Copy out only those lines running from the line with "How great a distance lies" to the end of the listing, keeping each one exactly as it is.

▶ [Material supplied]
+ + +
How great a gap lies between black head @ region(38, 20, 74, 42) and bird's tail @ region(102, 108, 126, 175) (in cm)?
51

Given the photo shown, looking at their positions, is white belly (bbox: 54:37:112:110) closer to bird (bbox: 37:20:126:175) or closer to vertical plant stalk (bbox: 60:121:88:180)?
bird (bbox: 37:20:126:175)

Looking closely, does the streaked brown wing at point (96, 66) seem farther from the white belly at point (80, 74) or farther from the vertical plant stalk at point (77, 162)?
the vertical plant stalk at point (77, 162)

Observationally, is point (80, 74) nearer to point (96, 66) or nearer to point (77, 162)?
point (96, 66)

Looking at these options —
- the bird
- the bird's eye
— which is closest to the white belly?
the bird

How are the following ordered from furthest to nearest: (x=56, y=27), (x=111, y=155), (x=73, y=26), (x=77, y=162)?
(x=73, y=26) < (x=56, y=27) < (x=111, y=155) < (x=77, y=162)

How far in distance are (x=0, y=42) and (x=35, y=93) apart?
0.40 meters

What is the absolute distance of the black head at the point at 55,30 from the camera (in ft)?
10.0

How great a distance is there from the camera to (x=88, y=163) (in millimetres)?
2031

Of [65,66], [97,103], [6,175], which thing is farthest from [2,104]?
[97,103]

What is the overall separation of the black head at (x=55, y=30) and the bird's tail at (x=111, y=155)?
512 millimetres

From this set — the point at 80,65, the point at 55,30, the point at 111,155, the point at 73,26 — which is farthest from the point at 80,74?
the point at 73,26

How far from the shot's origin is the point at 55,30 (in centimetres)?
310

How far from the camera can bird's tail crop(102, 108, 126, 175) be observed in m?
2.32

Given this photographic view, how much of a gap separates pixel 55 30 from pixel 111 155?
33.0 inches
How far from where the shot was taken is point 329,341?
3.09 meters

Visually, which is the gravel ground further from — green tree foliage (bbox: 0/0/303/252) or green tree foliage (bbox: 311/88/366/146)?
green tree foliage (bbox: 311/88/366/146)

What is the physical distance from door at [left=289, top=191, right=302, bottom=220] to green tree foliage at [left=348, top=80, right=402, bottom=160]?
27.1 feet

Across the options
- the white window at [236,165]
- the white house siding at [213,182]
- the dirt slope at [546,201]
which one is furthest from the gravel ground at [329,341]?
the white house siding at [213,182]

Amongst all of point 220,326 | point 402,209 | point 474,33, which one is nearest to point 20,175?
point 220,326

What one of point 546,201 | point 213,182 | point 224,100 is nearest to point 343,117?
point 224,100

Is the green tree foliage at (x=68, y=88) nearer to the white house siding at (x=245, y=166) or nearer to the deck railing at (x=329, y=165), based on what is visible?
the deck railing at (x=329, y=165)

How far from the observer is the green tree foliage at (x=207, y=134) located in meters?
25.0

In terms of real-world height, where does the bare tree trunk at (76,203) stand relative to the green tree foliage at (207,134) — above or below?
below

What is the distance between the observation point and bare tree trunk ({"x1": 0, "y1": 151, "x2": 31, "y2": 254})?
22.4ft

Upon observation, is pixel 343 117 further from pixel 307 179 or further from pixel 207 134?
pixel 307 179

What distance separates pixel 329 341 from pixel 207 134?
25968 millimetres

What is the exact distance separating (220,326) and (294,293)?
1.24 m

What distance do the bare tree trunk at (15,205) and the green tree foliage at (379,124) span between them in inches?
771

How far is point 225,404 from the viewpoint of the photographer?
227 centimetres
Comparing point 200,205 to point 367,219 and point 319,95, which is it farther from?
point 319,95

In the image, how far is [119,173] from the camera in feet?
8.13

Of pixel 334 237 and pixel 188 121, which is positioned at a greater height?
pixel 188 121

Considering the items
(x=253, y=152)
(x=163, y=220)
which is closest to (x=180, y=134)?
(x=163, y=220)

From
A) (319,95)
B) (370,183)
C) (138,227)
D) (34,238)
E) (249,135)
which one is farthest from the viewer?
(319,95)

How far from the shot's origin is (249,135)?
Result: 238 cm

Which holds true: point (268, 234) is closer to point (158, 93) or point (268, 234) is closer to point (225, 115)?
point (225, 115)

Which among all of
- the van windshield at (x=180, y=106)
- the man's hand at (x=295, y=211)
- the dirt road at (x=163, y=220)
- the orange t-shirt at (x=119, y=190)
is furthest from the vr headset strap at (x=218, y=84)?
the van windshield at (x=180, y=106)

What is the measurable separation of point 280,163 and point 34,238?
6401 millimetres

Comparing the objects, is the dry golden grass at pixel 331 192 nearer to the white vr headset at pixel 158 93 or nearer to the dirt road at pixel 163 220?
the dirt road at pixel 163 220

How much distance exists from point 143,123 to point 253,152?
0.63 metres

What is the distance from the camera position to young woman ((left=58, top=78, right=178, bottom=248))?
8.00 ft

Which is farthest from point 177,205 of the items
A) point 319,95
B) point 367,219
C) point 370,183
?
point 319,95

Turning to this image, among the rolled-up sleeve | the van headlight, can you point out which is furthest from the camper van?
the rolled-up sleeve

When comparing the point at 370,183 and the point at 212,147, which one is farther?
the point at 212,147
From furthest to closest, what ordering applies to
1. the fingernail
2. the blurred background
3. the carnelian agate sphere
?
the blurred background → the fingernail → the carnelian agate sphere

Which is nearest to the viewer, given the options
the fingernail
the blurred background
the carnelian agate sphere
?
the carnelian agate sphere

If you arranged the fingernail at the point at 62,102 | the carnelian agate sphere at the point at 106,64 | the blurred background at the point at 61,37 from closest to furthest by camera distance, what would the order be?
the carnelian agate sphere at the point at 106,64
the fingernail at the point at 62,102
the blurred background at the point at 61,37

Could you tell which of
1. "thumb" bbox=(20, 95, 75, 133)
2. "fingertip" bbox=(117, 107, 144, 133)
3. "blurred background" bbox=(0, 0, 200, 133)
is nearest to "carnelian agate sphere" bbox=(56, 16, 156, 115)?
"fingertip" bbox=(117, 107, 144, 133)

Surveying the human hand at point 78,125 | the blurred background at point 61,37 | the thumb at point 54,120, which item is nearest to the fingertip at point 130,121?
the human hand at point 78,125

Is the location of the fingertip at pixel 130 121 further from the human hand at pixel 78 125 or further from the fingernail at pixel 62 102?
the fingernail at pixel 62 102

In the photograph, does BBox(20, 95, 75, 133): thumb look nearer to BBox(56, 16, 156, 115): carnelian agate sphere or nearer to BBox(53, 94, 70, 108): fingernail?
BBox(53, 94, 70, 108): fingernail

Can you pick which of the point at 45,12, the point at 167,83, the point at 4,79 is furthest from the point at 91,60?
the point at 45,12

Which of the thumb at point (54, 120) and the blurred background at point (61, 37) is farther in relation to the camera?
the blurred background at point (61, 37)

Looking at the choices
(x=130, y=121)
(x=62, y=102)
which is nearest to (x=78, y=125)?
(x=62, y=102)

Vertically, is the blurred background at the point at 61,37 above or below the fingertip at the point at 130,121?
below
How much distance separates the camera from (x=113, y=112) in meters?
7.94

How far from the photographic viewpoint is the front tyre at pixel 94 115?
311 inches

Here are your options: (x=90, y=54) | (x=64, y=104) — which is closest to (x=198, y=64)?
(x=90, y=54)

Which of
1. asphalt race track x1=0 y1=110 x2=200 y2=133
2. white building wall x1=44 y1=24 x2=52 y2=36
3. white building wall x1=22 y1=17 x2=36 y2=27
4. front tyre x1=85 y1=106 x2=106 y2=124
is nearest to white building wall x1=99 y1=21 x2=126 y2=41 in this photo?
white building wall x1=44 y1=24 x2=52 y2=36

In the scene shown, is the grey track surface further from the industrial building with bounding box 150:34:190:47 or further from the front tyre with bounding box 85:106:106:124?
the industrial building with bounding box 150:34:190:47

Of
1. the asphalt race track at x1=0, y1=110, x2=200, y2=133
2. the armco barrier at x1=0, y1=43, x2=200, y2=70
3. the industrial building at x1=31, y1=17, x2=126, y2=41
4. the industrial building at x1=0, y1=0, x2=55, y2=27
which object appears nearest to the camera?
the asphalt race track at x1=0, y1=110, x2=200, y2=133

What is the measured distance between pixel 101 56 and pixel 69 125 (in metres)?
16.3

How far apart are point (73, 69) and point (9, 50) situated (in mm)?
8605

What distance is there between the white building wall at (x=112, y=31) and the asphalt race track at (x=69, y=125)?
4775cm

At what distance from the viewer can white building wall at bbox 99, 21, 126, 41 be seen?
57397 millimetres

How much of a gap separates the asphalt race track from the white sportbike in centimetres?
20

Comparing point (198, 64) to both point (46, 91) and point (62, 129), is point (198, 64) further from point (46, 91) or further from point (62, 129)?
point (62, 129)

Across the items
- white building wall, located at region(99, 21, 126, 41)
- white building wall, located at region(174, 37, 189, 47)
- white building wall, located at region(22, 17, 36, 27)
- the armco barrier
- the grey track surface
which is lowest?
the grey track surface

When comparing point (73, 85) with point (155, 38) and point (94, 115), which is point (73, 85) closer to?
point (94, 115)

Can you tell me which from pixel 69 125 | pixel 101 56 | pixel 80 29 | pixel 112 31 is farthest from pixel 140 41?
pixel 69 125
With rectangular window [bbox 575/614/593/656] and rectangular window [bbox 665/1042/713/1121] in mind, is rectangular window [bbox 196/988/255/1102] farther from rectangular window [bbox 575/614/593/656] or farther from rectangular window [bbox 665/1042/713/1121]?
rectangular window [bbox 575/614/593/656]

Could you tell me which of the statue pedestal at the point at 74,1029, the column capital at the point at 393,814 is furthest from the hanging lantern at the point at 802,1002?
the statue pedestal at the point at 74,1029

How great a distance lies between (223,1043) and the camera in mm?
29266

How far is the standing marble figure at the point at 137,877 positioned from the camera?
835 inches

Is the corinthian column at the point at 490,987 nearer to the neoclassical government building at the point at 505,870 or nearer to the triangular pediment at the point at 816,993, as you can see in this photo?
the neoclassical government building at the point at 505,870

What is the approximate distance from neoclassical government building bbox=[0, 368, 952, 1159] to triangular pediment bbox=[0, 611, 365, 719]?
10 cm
+ + +
▶ [Full answer]
How great a distance lies between (223,1043) and the camera in mm?
29266

How far is the standing marble figure at the point at 137,877 positioned from the camera?
835 inches

Is the corinthian column at the point at 490,987 nearer to the neoclassical government building at the point at 505,870 or nearer to the triangular pediment at the point at 816,993, as you can see in this photo?
the neoclassical government building at the point at 505,870

What is the approximate distance from neoclassical government building bbox=[0, 368, 952, 1159] to triangular pediment bbox=[0, 611, 365, 719]?
10 cm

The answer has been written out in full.